Extracted data entries
* * *
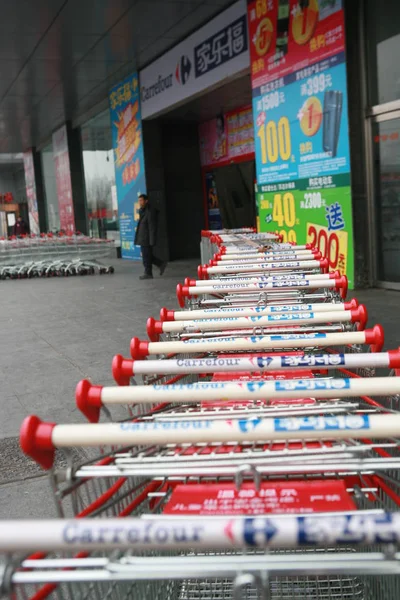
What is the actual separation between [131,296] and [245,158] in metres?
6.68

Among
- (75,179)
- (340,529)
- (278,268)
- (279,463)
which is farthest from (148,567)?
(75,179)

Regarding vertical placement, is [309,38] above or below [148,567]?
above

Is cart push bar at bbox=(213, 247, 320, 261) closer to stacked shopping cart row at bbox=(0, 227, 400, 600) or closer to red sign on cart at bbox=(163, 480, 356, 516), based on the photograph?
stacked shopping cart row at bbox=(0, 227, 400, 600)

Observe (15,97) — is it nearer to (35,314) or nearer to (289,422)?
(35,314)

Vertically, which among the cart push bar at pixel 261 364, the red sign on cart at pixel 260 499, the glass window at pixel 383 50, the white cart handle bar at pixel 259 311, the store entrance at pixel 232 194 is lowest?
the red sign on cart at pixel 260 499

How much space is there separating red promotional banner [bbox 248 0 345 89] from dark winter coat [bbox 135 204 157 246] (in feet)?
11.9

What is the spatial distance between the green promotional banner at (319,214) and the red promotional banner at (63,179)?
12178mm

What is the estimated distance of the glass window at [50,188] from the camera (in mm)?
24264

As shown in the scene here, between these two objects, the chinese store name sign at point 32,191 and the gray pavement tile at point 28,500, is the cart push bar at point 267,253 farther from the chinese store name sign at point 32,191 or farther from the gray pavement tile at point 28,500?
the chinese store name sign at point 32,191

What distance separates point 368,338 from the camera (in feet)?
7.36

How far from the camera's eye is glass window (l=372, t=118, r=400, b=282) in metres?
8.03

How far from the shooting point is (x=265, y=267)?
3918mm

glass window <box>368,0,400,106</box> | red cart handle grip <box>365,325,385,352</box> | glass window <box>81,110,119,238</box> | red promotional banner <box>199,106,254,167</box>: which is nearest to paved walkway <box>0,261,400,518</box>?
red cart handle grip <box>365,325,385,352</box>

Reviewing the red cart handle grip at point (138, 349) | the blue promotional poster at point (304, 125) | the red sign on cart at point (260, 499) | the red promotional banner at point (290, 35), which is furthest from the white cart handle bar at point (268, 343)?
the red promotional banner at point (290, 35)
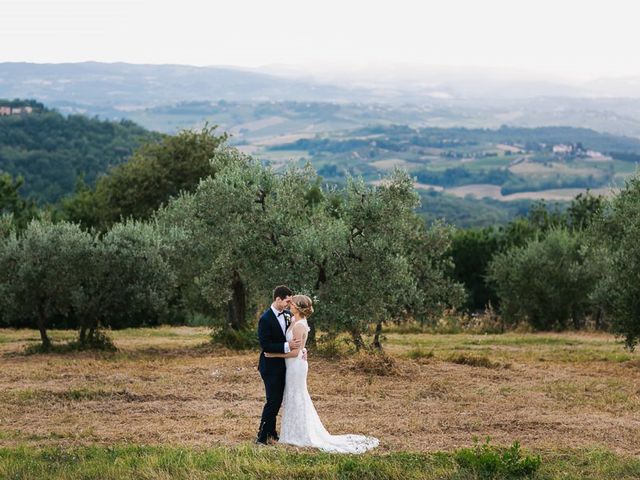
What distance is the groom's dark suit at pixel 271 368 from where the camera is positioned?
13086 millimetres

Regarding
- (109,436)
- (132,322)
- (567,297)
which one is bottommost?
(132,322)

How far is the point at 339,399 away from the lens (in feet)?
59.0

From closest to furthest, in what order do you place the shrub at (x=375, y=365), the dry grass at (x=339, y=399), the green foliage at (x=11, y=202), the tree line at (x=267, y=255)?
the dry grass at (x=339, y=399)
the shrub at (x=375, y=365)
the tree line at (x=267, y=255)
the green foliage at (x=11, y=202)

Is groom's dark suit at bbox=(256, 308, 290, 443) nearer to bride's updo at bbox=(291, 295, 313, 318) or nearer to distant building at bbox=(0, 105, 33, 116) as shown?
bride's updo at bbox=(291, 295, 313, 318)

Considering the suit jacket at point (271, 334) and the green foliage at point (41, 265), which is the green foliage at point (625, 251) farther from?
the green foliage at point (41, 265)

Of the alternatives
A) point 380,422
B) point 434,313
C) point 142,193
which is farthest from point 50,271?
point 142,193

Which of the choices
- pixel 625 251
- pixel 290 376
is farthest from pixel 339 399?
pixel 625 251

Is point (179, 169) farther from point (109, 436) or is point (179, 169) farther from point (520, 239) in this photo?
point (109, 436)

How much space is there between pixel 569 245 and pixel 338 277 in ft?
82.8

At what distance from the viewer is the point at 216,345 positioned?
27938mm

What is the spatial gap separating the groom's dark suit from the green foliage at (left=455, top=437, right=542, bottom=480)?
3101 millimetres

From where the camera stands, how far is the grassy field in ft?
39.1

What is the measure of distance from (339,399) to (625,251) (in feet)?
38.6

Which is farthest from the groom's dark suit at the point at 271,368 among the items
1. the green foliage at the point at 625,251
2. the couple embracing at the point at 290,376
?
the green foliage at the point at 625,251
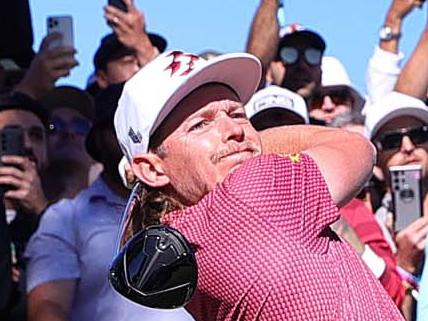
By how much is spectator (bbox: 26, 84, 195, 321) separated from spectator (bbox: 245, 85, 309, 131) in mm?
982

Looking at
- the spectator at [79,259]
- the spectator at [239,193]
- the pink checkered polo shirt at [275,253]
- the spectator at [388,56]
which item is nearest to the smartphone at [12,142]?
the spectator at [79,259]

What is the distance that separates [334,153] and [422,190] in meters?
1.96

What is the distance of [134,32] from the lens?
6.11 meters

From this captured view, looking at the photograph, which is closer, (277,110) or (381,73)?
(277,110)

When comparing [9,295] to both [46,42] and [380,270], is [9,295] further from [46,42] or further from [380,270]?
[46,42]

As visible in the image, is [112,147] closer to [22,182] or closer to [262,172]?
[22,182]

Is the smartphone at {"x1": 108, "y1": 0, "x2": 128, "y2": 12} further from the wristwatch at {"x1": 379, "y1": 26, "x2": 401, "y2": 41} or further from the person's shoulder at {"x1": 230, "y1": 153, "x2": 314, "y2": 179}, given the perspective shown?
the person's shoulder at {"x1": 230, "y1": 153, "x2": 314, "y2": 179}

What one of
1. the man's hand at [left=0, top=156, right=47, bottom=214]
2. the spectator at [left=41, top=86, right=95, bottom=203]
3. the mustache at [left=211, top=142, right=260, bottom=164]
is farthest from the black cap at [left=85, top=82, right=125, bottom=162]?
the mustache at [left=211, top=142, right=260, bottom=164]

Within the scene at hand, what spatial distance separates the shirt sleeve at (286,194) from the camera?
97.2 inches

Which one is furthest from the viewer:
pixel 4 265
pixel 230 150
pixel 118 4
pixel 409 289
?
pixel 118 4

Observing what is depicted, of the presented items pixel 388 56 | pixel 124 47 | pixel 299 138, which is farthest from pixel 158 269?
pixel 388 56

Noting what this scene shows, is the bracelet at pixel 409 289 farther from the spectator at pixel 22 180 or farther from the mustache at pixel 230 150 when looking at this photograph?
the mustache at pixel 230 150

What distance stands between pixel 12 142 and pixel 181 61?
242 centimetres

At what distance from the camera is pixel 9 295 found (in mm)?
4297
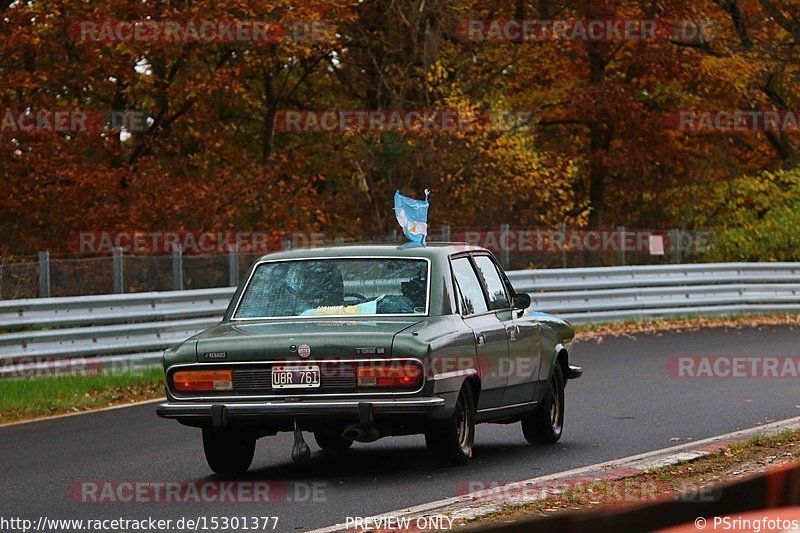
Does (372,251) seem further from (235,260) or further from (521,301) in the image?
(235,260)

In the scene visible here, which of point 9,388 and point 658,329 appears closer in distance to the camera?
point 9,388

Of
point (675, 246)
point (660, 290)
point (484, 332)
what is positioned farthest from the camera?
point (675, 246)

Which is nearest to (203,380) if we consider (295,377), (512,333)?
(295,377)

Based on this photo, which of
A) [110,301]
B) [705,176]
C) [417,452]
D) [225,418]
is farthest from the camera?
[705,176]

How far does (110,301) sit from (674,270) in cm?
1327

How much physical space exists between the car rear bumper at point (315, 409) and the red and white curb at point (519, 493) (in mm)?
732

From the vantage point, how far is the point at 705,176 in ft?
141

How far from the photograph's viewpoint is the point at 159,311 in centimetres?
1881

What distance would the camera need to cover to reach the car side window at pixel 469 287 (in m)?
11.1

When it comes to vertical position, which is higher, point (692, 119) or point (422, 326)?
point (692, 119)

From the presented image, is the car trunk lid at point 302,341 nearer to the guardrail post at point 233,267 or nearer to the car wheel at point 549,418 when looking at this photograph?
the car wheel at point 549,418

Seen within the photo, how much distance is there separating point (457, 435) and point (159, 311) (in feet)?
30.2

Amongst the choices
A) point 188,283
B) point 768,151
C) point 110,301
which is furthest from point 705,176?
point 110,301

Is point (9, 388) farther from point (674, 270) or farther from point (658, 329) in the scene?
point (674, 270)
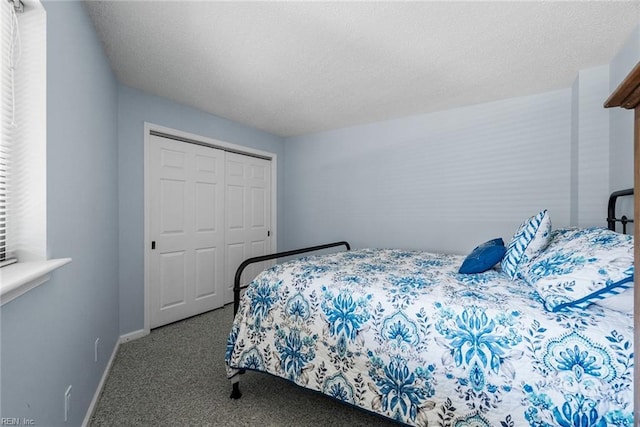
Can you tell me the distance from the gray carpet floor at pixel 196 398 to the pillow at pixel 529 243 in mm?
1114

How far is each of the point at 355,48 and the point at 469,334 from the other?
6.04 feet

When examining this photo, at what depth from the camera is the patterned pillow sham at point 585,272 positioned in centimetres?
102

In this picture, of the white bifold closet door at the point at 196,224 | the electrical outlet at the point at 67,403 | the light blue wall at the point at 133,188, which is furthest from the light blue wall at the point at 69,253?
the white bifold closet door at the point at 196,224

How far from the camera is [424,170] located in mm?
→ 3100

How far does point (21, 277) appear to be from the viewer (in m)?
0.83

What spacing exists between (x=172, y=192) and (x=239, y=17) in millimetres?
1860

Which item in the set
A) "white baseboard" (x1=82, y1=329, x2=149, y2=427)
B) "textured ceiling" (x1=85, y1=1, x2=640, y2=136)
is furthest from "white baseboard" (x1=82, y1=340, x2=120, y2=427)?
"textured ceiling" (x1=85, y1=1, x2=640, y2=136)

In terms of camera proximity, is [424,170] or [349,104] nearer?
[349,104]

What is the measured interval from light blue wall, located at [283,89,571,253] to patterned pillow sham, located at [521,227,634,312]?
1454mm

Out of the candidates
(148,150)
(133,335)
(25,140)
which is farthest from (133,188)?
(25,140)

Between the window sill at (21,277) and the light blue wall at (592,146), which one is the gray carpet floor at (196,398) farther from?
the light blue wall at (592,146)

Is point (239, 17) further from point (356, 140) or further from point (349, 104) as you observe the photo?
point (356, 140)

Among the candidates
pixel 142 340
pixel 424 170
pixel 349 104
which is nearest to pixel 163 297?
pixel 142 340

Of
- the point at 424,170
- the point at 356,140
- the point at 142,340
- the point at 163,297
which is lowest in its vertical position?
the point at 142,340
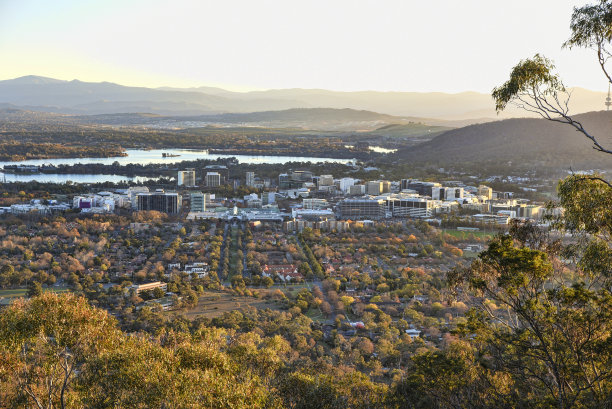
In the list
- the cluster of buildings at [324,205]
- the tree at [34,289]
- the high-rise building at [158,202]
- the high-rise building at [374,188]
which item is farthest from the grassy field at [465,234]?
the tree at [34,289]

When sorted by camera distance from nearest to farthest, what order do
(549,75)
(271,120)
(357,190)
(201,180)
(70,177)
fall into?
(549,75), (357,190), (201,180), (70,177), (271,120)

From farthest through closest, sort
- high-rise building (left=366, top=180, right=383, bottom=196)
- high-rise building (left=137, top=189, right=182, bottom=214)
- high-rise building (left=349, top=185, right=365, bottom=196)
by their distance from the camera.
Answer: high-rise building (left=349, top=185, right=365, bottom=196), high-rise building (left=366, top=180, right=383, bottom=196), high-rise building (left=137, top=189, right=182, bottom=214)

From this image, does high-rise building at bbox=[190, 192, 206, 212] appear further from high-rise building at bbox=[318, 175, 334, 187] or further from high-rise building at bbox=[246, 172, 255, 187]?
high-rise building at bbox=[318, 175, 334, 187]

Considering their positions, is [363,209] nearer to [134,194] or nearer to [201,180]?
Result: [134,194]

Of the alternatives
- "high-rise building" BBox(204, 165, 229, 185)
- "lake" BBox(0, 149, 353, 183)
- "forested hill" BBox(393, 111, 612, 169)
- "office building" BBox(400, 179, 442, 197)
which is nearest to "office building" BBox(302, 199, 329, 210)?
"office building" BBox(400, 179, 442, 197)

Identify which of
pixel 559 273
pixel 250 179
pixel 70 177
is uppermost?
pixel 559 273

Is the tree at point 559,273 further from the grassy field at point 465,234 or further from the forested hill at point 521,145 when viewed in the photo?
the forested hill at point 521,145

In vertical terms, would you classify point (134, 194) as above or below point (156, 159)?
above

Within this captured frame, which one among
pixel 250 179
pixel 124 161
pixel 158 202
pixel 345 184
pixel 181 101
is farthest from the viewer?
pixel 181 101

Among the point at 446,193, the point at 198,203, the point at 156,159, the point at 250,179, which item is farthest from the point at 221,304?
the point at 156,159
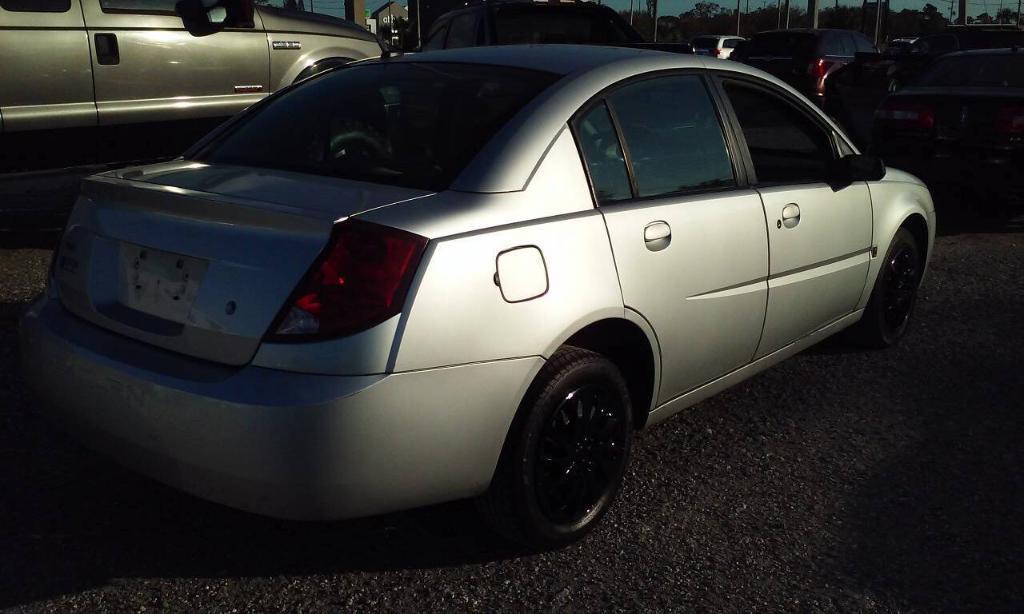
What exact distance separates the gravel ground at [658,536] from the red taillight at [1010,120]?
* * *
Work to complete:
Please reproduce nothing but the lines from the one containing "Identify which of" through the closing line of the listing, retyped word for word, pictures excluded.

The result:
Identify which of
pixel 559 273
pixel 250 179
pixel 70 177
is uppermost?
pixel 559 273

Is the tree at point 559,273 further from the grassy field at point 465,234 or further from the forested hill at point 521,145 when viewed in the photo?
the forested hill at point 521,145

In vertical terms, would you classify point (134, 194) as above or below point (156, 159)?
above

Within this captured frame, which one among
pixel 250 179
pixel 124 161
pixel 158 202
pixel 345 184
pixel 181 101
is farthest from the viewer?
pixel 181 101

Among the point at 446,193, the point at 198,203, the point at 156,159, the point at 250,179, which item is farthest from the point at 221,304?
the point at 156,159
What exact distance separates the gravel ground at [658,536] from the red taillight at [1010,120]?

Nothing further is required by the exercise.